The band recorded See You Tomorrow in the Peris’ basement (and the dining room where the piano sits). Karen wrote and sang ten of the album’s eleven songs, and plays guitars, piano, pump organ, accordion, electric bass, melodica, mellotron, and an old prototype strings sampler keyboard. Don contributes guitars, drums, vocal harmonies, and one lead vocal on his song ‘Mary Margaret In Mid-Air’. Fellow founder member Mike Bitts adds upright bass to four songs including ‘On Your Side’, the album’s first single.
the innocence mission – ‘This Boat’
Thematically, See You Tomorrow evolves from ‘Sun On The Square’, touching on the major changes that happen in the life of a family. Karen says, “Great love of course contains great anxiety, for the safety and health of the loved ones, for one’s own ability to be a good enough helper and companion, for the future. And the intense desire to hold the present moment of togetherness, at the very least to store it up in vivid detail, so that it can be not lost at all.” This desire can be felt in the song ‘Movie’, whose piano accompaniment echoes both the flickering of film and the unstoppable rush of time, and in ‘St. Francis and the Future’, which relates the tiny, perfect detail of a Jan Van Eyke painting to the human longing to hold off change, to keep it in the unflawed distance. Karen relates, “We were thrilled to come upon the painting ‘St. Francis Receiving the Stigmata’ long ago on a family day trip, and a kind attendant at the art museum gave our children a little magnifying glass to view it, and in the distance was a tiny city, birds in the sky, just barely visible. I’ve found in recent years that I was writing poems about that moment, but that the background of the painting had taken on a relation to the inevitable changes that I, as a mom, was mentally trying to hold off.”

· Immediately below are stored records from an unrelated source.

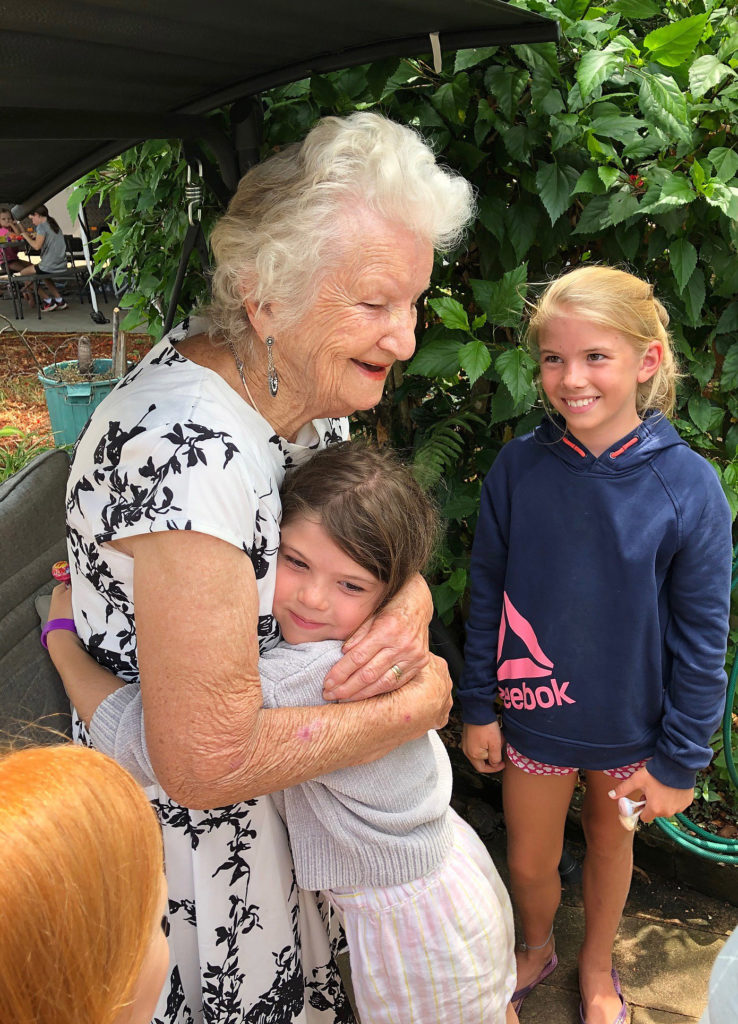 Priceless. Barb receives a hug from Miley Ludke following a visit to the Fantasy Garden.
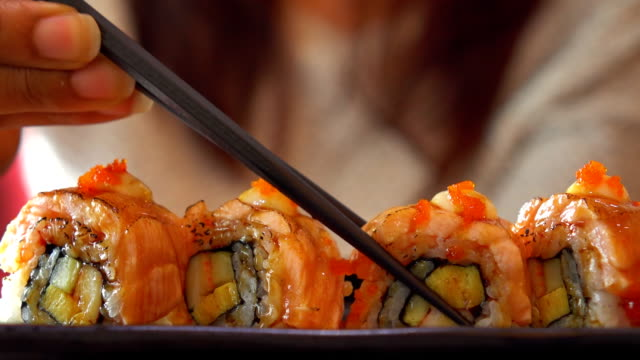 eating salmon roll - japanese food stock videos & royalty-free footage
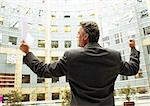 Businessman standing in front of building, arms raised in victorious gesture, rear view Stock Photo - Premium Royalty-Free, Artist: Arcaid, Code: 695-05773233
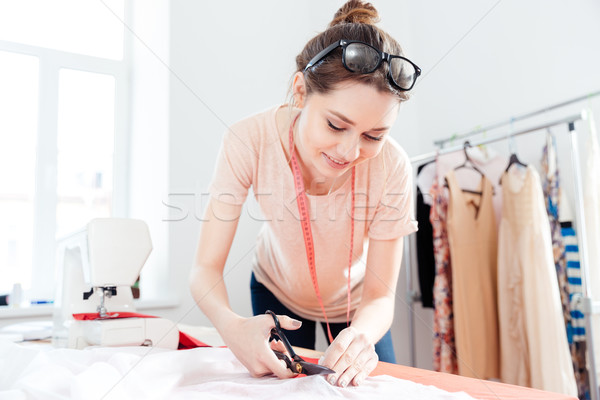 Smiling woman seamstress cutting white fabric with scissors Stock photo © deandrobot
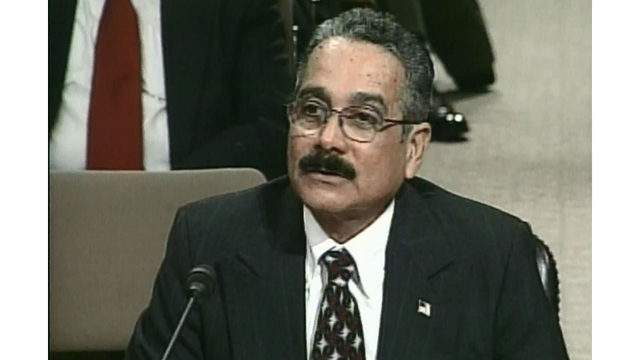Jose Melendez-Perez, testifying before the 9/11 Commission in 2004. The Orlando Border Patrol agent is credited with stopping the 20th hijacker before the Sept. 11, 2001 terrorist attacks. (File photo/WKMG)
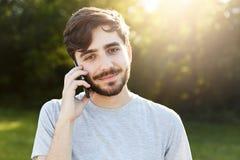 Ritratto di Outdoot dell'uomo barbuto felice con la pettinatura alla moda che ha conversazione telefonica con la sua amica mentre fotografie stock libere da diritti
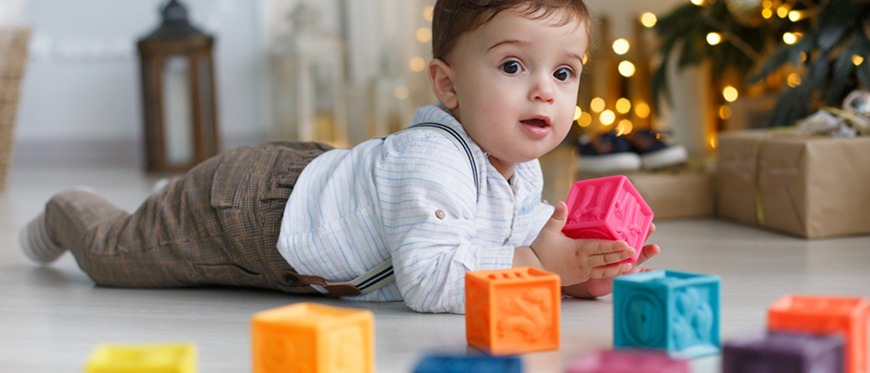 Toddler boy playing with plastic blocks in front of Christmas Tree
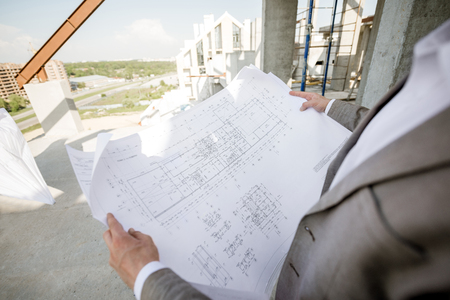 Man holding house plan drawings on the structure outdoors
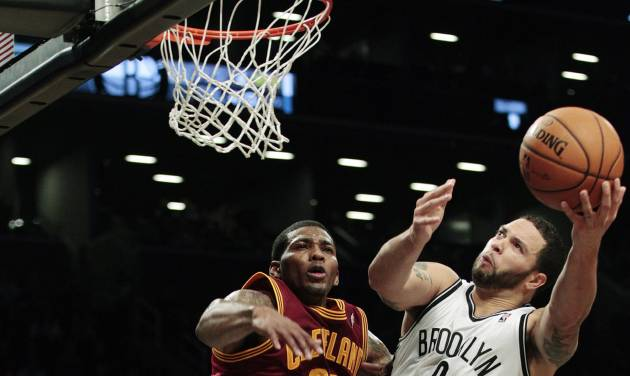 Brooklyn Nets' Deron Williams (8) drives past Cleveland Cavaliers' Alonzo Gee (33) during the first half of an NBA basketball game, Tuesday, Nov. 13, 2012, in New York. (AP Photo/Frank Franklin II)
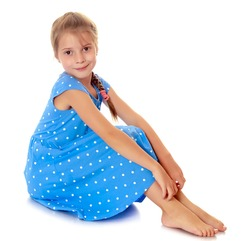 Beautiful little girl dressed in blue polka-dot dress , sitting barefoot.Isolated on white.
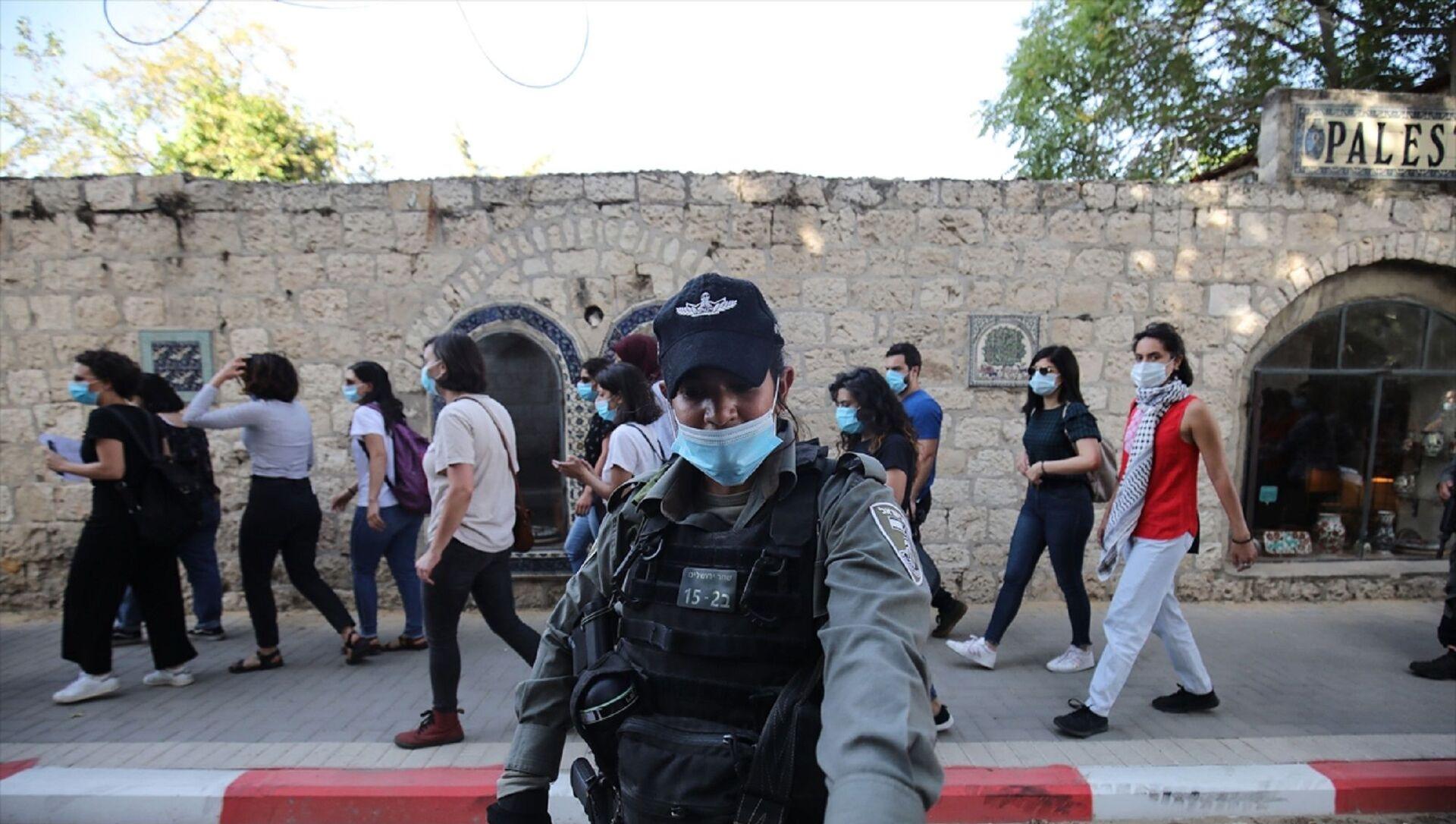İsrail polisi, Doğu Kudüs'te otizmli İyad Hallak'ın öldürülmesine tepki amacıyla düzenlenen gösteriye müdahale ederek 3 Filistinli kadını gözaltına aldı. - Sputnik Türkiye, 1920, 17.04.2021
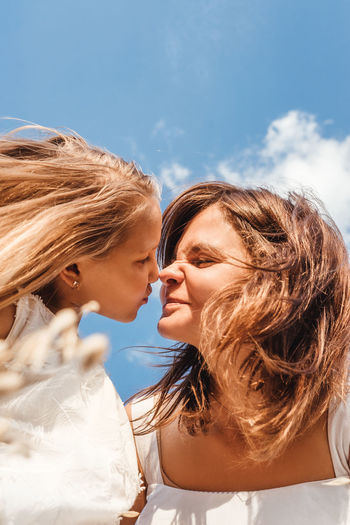 Close-up of daughter kissing mother against sky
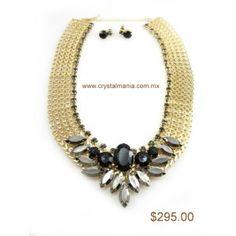 Set de collar y aretes en tono dorado con detalles en color gris y negro estilo 30263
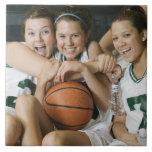 Female basketball team smiling, portrait tile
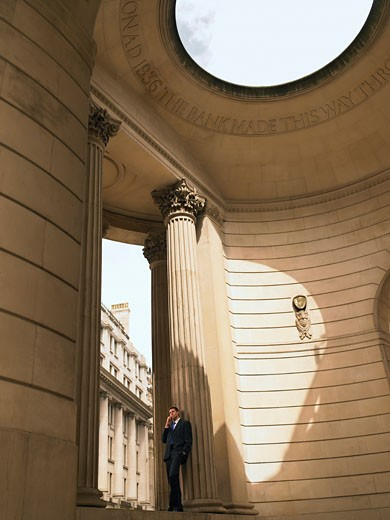 Businessman using mobile phone in neo_classical style building : Stock Photo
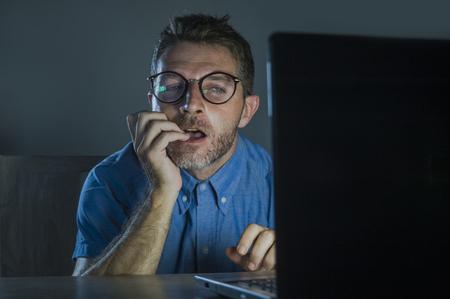 Joven adicto lascivo y excitado con gafas nerd viendo películas en línea a altas horas de la noche en la computadora portátil mirando pervertido y en Internet y contenido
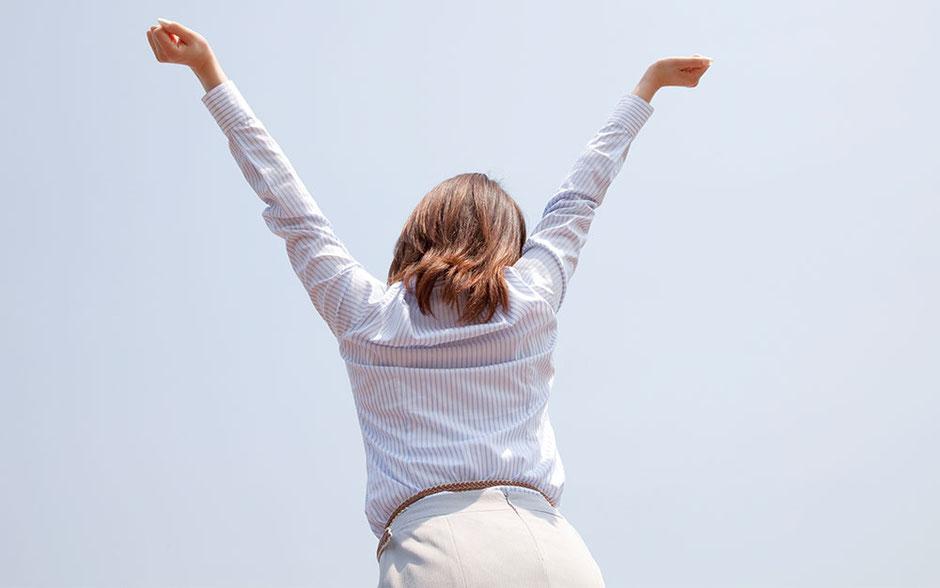 両手を広げて背伸びをする若い女性の後姿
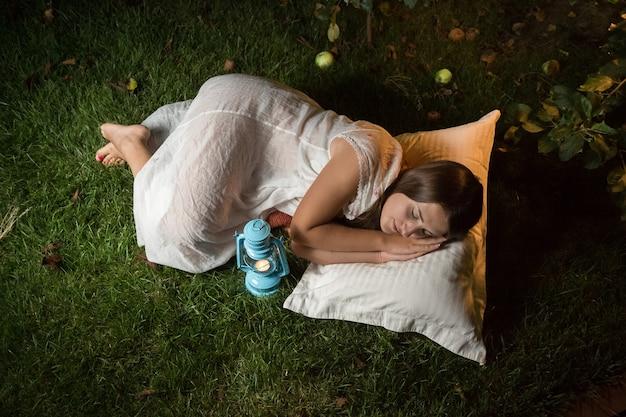 夜に庭で寝ているかわいい女性の屋外ショット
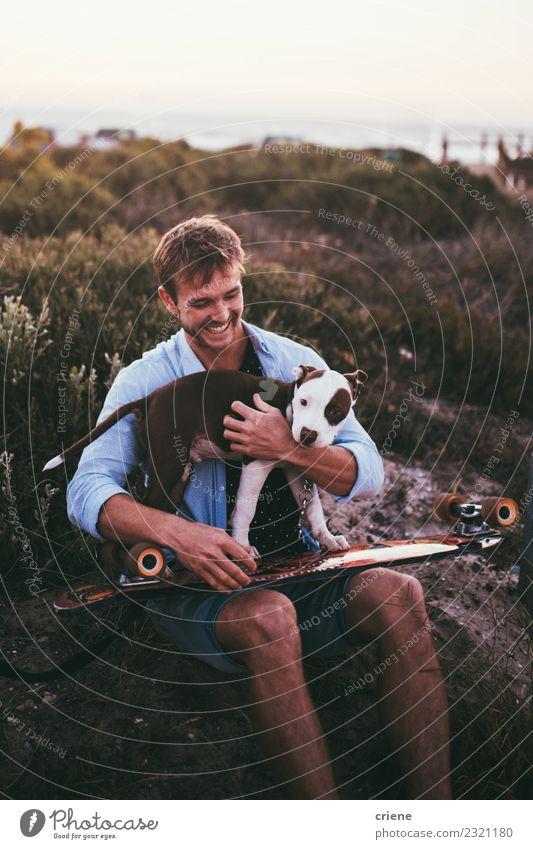 Lächelnder junger Erwachsener mit süßem Welpen auf Skateboard Freude Glück Spielen Sommer Frau Familie & Verwandtschaft Freundschaft Tier Haustier Hund Liebe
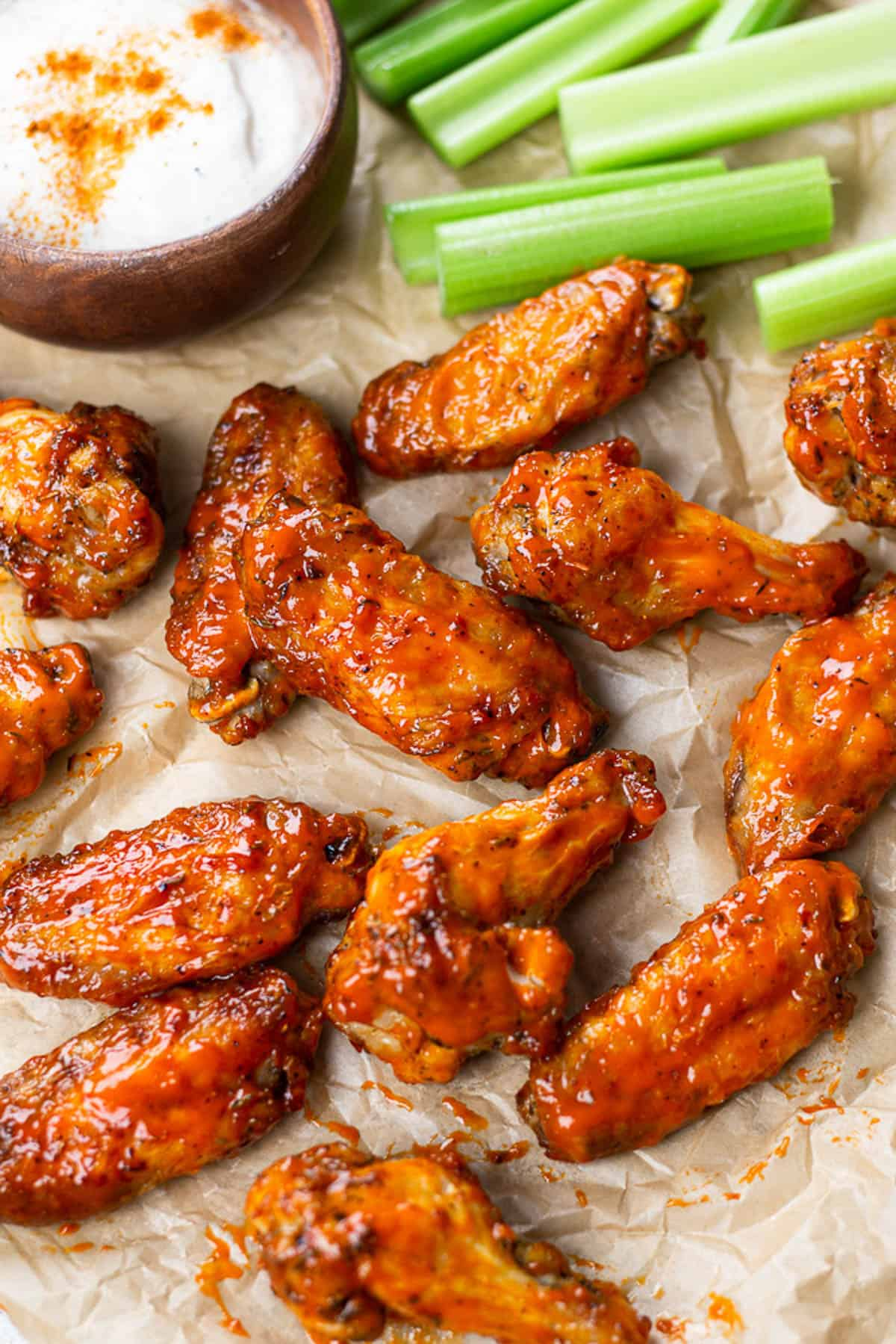 Buffalo wings on a parchment paper with ranch sauce and celery.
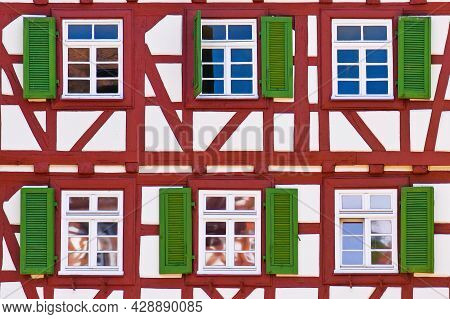 Mosbach, Germany - June 2021: Facade Of Old Historic Timber Framing Building With Red Timber Beams A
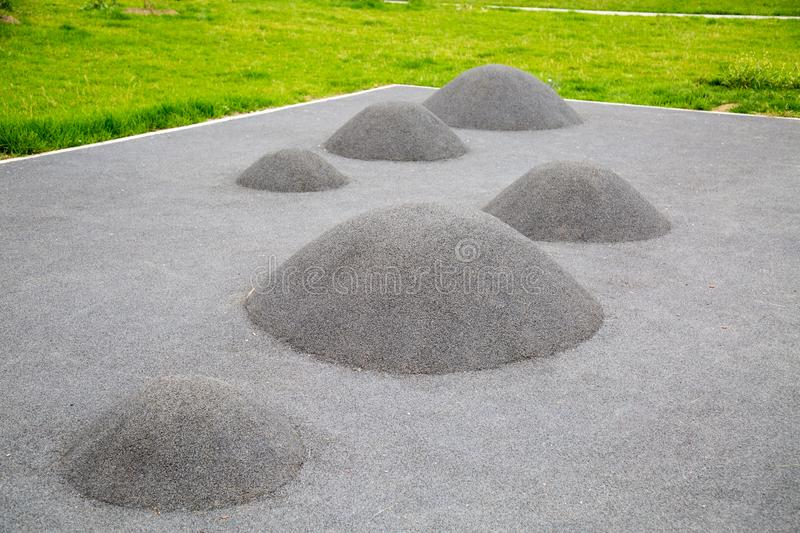 Children`s mounds covered with rubberized coating for sports grounds. Sports Recreation stock images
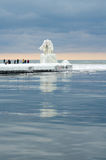 Icy lighthouse and tourists Stock Photography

Each successive innocence mission record marks the passing of time, and how we handle, and learn from, our experiences. “As time goes on I suppose we keep looking more toward connectedness, and feeling more gratitude though also more challenge about life, and wanting to find a language to define it somehow and wondering how others experience it,” says Karen. “The thought that these are universal concerns makes me feel more drawn to write songs, to join in a conversation, even though the conversation itself is sometimes about being at a loss for words.”